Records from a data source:
-----
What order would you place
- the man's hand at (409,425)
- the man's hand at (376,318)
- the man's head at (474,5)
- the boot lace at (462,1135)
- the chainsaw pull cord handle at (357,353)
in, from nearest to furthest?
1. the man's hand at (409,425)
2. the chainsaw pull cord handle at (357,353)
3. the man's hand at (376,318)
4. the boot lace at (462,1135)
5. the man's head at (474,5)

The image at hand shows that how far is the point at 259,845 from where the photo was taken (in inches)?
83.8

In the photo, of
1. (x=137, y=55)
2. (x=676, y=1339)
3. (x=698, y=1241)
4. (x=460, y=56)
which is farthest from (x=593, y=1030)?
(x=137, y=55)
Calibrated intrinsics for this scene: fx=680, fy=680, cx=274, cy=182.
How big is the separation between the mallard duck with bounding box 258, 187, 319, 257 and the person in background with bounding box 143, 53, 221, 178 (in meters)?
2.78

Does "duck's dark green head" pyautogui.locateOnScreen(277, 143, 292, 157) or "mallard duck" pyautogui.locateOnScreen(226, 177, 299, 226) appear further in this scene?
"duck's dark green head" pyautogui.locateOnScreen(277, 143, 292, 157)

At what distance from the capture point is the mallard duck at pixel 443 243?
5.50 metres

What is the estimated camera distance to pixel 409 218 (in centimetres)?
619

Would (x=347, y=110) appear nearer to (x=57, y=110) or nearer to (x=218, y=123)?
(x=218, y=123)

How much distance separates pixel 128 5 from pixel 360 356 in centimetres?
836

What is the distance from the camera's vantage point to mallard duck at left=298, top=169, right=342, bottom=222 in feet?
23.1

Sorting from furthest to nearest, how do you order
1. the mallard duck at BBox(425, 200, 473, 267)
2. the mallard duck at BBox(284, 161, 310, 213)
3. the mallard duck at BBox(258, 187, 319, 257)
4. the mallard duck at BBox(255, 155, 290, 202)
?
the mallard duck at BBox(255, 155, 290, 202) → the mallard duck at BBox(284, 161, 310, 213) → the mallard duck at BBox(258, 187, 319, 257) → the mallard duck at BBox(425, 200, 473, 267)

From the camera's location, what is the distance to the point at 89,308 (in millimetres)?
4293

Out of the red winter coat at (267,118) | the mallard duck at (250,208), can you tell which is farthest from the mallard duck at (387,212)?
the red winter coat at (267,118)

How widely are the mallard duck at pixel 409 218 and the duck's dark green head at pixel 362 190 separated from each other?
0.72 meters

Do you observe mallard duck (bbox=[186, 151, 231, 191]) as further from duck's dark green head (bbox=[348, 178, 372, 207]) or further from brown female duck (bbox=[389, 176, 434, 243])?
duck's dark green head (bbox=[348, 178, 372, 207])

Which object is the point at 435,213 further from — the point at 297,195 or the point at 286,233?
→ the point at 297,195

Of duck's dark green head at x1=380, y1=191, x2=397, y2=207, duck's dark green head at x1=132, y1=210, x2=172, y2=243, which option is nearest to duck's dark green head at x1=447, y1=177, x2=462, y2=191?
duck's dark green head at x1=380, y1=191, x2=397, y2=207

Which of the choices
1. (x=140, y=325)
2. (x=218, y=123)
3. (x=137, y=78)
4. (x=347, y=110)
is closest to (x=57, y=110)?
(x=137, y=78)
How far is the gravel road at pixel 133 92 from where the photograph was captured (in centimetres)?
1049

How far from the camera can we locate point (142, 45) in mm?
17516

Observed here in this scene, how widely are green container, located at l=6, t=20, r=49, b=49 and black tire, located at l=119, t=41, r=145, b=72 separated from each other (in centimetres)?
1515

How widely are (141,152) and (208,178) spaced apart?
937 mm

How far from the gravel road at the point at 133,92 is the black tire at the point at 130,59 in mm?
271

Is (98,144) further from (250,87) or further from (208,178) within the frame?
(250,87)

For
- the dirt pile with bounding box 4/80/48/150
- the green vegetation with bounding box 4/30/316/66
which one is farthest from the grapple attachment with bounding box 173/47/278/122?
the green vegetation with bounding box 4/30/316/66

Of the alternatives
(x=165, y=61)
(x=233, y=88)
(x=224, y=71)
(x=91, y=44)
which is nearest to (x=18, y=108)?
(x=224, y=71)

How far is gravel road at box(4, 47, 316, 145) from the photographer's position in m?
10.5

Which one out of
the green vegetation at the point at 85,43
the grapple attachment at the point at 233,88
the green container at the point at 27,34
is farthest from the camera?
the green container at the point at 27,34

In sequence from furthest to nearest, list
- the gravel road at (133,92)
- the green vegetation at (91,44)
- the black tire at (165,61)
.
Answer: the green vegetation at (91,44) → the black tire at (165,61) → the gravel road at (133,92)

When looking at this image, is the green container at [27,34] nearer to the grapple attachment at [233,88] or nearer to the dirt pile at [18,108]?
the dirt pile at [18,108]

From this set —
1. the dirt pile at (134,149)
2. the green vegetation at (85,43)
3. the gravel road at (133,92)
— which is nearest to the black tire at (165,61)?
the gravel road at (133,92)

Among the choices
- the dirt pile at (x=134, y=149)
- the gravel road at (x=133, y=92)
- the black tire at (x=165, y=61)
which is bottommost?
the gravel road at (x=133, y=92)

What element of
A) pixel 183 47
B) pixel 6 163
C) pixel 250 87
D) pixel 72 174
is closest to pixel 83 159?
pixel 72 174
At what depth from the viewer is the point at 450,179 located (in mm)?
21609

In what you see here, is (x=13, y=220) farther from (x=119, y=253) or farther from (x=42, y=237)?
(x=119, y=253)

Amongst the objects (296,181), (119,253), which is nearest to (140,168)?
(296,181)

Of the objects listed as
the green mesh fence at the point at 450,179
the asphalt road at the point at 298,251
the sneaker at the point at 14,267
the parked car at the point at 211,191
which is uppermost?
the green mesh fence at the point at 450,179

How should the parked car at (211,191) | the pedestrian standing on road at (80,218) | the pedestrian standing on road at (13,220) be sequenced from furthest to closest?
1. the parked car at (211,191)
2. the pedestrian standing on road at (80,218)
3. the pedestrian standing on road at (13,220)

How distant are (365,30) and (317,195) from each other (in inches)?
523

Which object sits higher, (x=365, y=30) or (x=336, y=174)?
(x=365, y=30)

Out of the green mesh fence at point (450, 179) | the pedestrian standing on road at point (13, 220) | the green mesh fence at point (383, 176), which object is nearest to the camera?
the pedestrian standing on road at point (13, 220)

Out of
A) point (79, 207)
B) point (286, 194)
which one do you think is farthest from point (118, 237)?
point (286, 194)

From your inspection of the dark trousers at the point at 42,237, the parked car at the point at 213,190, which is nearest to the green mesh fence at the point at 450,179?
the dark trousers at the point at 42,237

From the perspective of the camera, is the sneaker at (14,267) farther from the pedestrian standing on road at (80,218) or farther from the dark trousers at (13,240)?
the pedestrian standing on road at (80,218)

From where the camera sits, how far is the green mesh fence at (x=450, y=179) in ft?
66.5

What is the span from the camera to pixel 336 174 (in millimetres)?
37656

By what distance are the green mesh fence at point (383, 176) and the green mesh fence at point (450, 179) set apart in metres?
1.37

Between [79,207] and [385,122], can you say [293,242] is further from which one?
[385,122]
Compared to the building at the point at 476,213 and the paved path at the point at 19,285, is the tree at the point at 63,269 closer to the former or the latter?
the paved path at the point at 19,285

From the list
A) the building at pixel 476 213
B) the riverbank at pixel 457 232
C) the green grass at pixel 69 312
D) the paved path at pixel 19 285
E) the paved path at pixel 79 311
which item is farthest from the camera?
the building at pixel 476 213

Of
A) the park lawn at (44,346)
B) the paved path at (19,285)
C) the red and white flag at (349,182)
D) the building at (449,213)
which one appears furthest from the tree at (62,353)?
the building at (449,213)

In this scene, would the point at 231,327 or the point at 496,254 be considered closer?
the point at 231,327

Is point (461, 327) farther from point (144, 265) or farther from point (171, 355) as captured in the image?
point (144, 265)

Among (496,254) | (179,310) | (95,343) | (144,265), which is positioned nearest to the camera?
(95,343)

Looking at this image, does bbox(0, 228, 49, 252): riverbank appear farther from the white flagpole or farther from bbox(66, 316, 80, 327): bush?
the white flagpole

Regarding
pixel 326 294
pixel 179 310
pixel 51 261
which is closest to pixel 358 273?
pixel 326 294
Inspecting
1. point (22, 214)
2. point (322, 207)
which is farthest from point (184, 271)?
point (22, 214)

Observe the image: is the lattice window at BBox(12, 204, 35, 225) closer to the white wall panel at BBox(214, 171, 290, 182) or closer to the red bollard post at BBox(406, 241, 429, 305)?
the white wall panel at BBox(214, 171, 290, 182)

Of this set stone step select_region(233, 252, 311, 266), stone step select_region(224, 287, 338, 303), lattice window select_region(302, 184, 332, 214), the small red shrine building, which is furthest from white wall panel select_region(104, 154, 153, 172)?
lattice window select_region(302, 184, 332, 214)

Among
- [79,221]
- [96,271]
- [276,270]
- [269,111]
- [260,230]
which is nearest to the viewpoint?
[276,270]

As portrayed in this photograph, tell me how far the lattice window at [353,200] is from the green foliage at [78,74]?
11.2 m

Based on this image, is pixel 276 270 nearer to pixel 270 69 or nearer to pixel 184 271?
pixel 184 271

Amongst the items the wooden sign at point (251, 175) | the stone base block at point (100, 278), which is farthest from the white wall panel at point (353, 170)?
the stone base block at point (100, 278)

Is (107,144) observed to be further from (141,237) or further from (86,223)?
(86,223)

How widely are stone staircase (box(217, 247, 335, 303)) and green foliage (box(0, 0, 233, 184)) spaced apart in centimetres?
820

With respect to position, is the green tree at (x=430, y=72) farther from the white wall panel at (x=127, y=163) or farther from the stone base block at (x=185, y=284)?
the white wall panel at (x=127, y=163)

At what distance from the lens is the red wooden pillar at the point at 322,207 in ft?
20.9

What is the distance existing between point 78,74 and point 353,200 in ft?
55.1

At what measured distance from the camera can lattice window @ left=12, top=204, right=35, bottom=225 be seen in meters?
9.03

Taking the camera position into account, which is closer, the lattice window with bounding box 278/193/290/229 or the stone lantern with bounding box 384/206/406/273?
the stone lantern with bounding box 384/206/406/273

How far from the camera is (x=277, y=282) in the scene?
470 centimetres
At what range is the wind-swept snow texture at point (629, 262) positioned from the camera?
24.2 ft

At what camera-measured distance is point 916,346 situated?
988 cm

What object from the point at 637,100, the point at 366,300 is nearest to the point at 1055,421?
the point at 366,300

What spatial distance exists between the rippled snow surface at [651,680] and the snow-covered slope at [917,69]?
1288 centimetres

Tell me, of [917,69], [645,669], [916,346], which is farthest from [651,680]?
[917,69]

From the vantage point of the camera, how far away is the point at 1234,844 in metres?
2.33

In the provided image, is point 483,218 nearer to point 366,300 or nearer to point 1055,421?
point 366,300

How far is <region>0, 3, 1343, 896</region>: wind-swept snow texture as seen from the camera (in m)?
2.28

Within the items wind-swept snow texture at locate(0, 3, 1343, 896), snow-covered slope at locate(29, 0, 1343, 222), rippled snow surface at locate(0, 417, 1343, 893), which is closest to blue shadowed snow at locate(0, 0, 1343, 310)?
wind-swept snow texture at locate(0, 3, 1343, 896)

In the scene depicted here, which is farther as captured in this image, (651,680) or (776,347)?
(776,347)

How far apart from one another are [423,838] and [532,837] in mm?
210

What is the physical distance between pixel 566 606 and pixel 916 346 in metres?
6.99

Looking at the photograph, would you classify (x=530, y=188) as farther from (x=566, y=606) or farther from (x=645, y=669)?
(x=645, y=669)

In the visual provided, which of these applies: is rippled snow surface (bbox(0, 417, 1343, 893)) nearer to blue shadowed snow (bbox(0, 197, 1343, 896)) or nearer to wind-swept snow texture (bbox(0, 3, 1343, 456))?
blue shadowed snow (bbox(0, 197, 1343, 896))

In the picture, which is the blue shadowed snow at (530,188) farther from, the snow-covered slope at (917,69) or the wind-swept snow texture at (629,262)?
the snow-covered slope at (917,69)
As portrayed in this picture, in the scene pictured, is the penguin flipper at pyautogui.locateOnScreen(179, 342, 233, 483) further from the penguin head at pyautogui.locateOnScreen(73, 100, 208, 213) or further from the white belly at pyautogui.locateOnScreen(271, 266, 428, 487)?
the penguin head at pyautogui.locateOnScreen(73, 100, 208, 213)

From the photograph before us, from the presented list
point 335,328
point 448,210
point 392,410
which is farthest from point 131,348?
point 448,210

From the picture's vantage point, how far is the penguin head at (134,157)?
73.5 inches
-----
Please echo the part of the lines above that opens with the line containing "From the photograph before" and closes with the final line, including both ends.

EXERCISE RESULT:
From the photograph before us, from the presented list
point 335,328
point 448,210
point 392,410
which is farthest from point 131,348?
point 448,210

From the picture's vantage point, how far is the penguin head at (134,157)?
73.5 inches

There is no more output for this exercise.